ケータイ国盗り合戦はケータイユーザらしくない利用層だという。
25万人のうち男女比は6:4。都心中心。
35歳以上が3割。7割がビジネスマン。電車利用者が6割。


6割が1週間以内に利用しており、55%のひとが、
このゲームのために出かけている。


そもそものスタートは地図サービスが陥る
「便利の追求」からの脱却だった。

地図は使えてナンボから楽しく使おうという転換を図りたかった。
早く目的地にナビゲーションしようと凌ぎを削っている中での、


「遠回りしようぜ」というアンチテーゼ。


そもそもモバイルはヒマつぶしという大切な要素もあることを気づいたら、
その結果、あまりケータイサイトを使ってくれないビジネスマンにヒットした。


従来のジオメディアは、地図をトリガーにしており、
あるところまでは無料にしながら泳がせて、
切羽詰まったときにしょうがなく使うという「ユーザ追い込み型」か、
用意周到な利用者がいざのために登録しておこうという「保険型モデル」だった。


罠をかけて使われるまでじっと待つ、いわば消極的なマーケティングだ。


ユーザが積極的に使う、運営側も積極的にユーザに働きかける、
そんなサービスは、「位置情報=思い出を共有する」という概念で開花した。


生きている証と位置情報はひもづきやすい。
なぜなら人間は動く動物思い出は土地と必ずリンケージしている。
 


8HrapQdp




今後のジオメディアはライフログとどうリンケージするか、
時間と空間と個々のひと、そしてそのライフログが重なるところ(彼らが出会う場所)、
ここに醸し出される情念をうまく表現するところにヒントがある。


国盗り合戦は、日本人のハートに火をつけるのは何かを追求し、
そのポイントを「戦国武将=劇的なドラマ」と「コレクター性」と決めた。


気をつけたことは、
位置情報を送っていることを意識させない」ということ。
ちょっとでも難しく感じるとユーザは逃げる。


さらに、おでかけしなくても毎日アクセスできるよう、
「じぃの言葉」と「戦国クイズ」を用意した。


どうやったらクチコミになるかというのも意識した。
ブログネタを提供しようという考えで、情報を発信している。


事実、ユーザの半分がクチコミである。


クチコミで拡大しているサービスであるから、
良い話も悪い話も伝播が早いことを痛感するという。
ユーザの反応にも敏感に答えることも重要点として加藤さんはあげた。

+++

- 短い課題 1 -
ケータイ国盗り合戦に関する文章のうち、「今後のジオメディアはライフログとどうリンケージするか、」から「位置情報を送っていることを意識させない」ということ。」までの部分をそのまま書き写してください。

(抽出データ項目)
+++

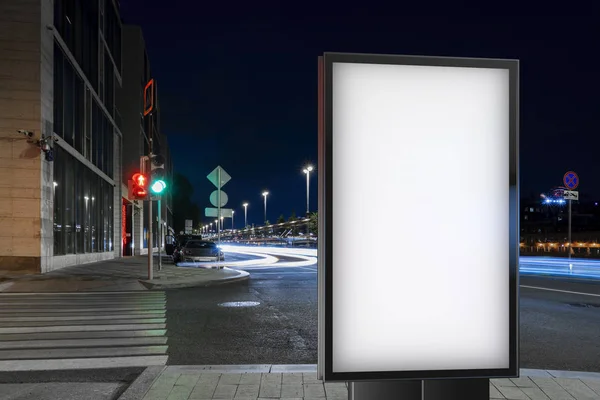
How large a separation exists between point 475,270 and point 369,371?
695 mm

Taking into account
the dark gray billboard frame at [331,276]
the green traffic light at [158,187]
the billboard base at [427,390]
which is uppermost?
the green traffic light at [158,187]

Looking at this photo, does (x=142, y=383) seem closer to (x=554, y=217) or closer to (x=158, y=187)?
(x=158, y=187)

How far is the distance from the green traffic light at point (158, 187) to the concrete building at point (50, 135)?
14.1 feet

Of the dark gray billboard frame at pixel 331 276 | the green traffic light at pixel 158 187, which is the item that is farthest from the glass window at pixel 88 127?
the dark gray billboard frame at pixel 331 276

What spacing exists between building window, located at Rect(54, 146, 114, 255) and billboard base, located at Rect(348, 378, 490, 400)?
19.2 m

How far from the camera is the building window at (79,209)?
1989 centimetres

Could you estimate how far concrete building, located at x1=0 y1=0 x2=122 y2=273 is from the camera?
16.9m

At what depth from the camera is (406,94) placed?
7.73 ft

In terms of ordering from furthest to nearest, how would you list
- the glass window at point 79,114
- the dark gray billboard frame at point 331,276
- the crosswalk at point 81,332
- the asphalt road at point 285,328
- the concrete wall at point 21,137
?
the glass window at point 79,114, the concrete wall at point 21,137, the asphalt road at point 285,328, the crosswalk at point 81,332, the dark gray billboard frame at point 331,276

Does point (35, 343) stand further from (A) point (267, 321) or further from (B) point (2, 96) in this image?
(B) point (2, 96)

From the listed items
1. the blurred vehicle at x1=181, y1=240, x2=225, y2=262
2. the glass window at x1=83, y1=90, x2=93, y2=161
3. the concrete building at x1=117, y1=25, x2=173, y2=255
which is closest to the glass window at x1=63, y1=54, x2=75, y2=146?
the glass window at x1=83, y1=90, x2=93, y2=161

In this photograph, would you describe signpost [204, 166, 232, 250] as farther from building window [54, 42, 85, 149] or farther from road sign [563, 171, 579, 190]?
road sign [563, 171, 579, 190]

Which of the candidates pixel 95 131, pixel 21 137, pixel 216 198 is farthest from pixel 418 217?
pixel 95 131

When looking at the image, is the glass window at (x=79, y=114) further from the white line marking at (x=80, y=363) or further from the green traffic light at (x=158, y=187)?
the white line marking at (x=80, y=363)
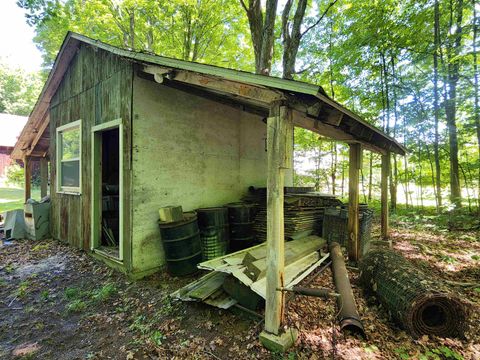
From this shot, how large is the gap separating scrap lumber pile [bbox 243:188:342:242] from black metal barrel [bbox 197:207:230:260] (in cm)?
93

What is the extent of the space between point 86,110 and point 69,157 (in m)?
1.46

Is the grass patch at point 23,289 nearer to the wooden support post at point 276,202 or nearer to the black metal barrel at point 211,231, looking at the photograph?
the black metal barrel at point 211,231

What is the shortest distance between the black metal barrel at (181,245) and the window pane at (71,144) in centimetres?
352

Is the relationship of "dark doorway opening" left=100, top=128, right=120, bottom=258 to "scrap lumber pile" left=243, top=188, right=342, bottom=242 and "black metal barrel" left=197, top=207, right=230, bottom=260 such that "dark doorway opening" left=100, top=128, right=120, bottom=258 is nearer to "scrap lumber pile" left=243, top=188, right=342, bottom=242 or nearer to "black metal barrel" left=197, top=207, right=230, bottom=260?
"black metal barrel" left=197, top=207, right=230, bottom=260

+++

- 短い課題 2 -
上のレコードについて、「How far is the」を含む行から「the glass window at point 79,114, the」を含む行までを、両端の行も含めて一字一句変えずに書き出してください。

- 解答 1 -
今後のジオメディアはライフログとどうリンケージするか、
時間と空間と個々のひと、そしてそのライフログが重なるところ(彼らが出会う場所)、
ここに醸し出される情念をうまく表現するところにヒントがある。


国盗り合戦は、日本人のハートに火をつけるのは何かを追求し、
そのポイントを「戦国武将=劇的なドラマ」と「コレクター性」と決めた。


気をつけたことは、
位置情報を送っていることを意識させない」ということ。

- 解答 2 -
How far is the distance from the green traffic light at point (158, 187) to the concrete building at point (50, 135)?
14.1 feet

Of the dark gray billboard frame at pixel 331 276 | the green traffic light at pixel 158 187, which is the item that is farthest from the glass window at pixel 88 127?
the dark gray billboard frame at pixel 331 276

What spacing exists between building window, located at Rect(54, 146, 114, 255) and billboard base, located at Rect(348, 378, 490, 400)?
19.2 m

How far from the camera is the building window at (79,209)?
1989 centimetres

Could you estimate how far concrete building, located at x1=0 y1=0 x2=122 y2=273 is from the camera?
16.9m

At what depth from the camera is (406,94) placed?
7.73 ft

In terms of ordering from furthest to nearest, how would you list
- the glass window at point 79,114
- the dark gray billboard frame at point 331,276
- the crosswalk at point 81,332
- the asphalt road at point 285,328
- the concrete wall at point 21,137
?
the glass window at point 79,114, the concrete wall at point 21,137, the asphalt road at point 285,328, the crosswalk at point 81,332, the dark gray billboard frame at point 331,276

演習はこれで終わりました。